During his time at the Guggenheim, Messer helped to establish the museum as of one of the finest art institutions in the world. In doing so, he grew its collection, increased its exhibitions program, improved its publications, and helped it to become a global entity.

Messer vastly expanded the Guggenheim’s holdings by acquiring two major private collections. In 1963, Justin K. Thanhauser, the son of a German art dealer, gave the museum a trove of Impressionist, Post-Impressionist, and early modern works including over 30 Picassos. The second bequest came from Peggy Guggenheim who left her entire collection including an array of Cubist, Surrealist, and Abstract Expressionist works to the Guggenheim Foundation.
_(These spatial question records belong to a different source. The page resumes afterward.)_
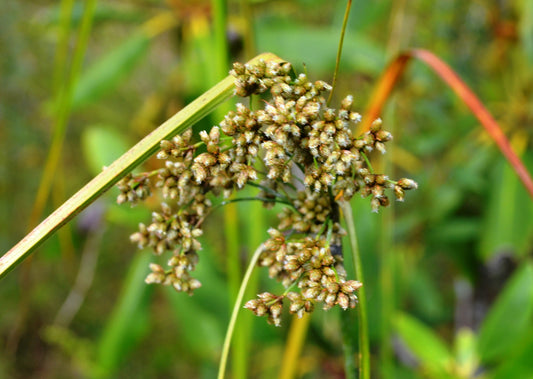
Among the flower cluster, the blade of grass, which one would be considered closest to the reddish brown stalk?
the flower cluster

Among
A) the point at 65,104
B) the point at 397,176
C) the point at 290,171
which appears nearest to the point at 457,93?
the point at 290,171

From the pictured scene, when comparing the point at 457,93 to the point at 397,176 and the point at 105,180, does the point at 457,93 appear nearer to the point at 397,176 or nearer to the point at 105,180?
the point at 105,180

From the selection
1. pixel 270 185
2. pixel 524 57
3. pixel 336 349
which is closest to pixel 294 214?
pixel 270 185

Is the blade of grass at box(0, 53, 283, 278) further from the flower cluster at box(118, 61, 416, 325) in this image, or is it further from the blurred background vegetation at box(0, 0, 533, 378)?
the blurred background vegetation at box(0, 0, 533, 378)

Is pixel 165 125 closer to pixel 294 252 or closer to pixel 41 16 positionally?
pixel 294 252

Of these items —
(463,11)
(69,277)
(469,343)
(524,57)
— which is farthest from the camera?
(69,277)

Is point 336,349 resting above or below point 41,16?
below
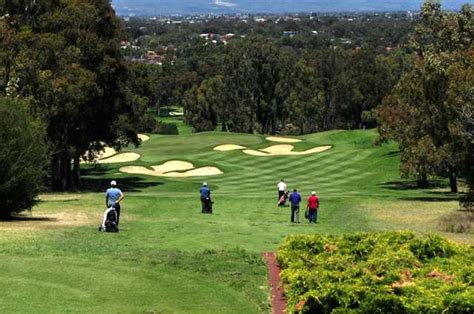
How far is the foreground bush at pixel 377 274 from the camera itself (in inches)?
471

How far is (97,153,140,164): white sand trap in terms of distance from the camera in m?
70.1

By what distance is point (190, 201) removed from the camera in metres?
41.0

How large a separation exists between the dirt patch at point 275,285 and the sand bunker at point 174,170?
4117 cm

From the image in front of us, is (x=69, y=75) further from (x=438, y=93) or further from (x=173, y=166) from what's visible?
(x=173, y=166)

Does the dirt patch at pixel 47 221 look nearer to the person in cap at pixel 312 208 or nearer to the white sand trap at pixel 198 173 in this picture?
the person in cap at pixel 312 208

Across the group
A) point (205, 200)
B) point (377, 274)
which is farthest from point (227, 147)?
point (377, 274)

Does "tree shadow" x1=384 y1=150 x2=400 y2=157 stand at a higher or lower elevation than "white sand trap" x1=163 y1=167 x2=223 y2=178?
higher

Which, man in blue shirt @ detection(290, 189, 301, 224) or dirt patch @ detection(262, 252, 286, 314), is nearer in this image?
dirt patch @ detection(262, 252, 286, 314)

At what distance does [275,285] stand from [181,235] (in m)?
8.89

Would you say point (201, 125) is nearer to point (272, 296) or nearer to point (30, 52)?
point (30, 52)

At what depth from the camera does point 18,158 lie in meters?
28.5

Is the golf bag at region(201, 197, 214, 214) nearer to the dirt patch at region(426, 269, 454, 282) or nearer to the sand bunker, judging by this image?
the dirt patch at region(426, 269, 454, 282)

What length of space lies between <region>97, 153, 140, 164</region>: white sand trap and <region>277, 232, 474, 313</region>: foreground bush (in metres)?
52.9

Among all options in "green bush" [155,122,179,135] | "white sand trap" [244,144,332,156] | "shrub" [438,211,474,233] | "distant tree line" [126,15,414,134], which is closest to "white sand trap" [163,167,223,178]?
"white sand trap" [244,144,332,156]
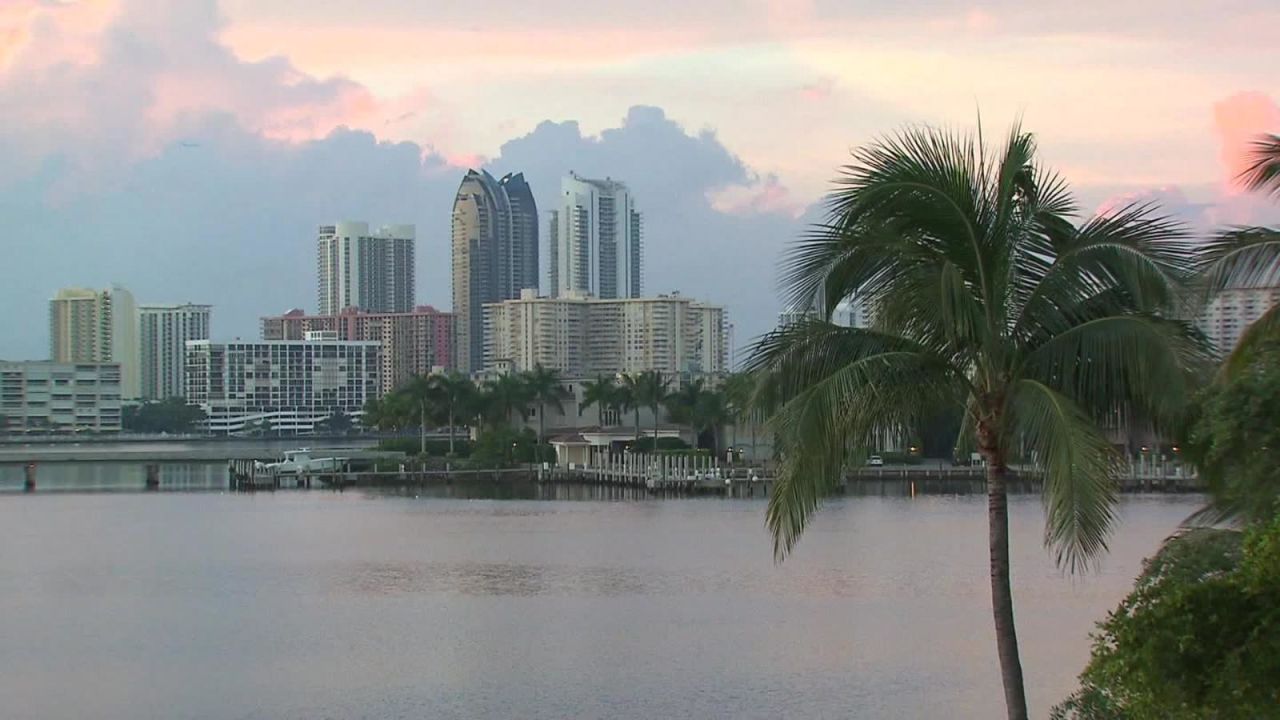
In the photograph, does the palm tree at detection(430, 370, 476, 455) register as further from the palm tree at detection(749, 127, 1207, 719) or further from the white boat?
the palm tree at detection(749, 127, 1207, 719)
The collection operates as a museum known as the Peggy Guggenheim Collection.  

Born in Eastern Europe in 1920, Messer arrived in the United States in 1939. He graduated from Boston University in 1942, joined the army, and served as an interrogator for military intelligence in Europe. After the war, he stayed in Europe and studied art at the Sorbonne. Upon his return back to the United States, Messer was named director of a small museum in New Mexico. He eventually earned a master’s degree in art history from Harvard and was soon appointed director of the Institute of Contemporary Art in Boston.


While he has no surviving family, Messer leaves behind a legacy of diplomatic leadership as well as one of the finest art institutions in the world.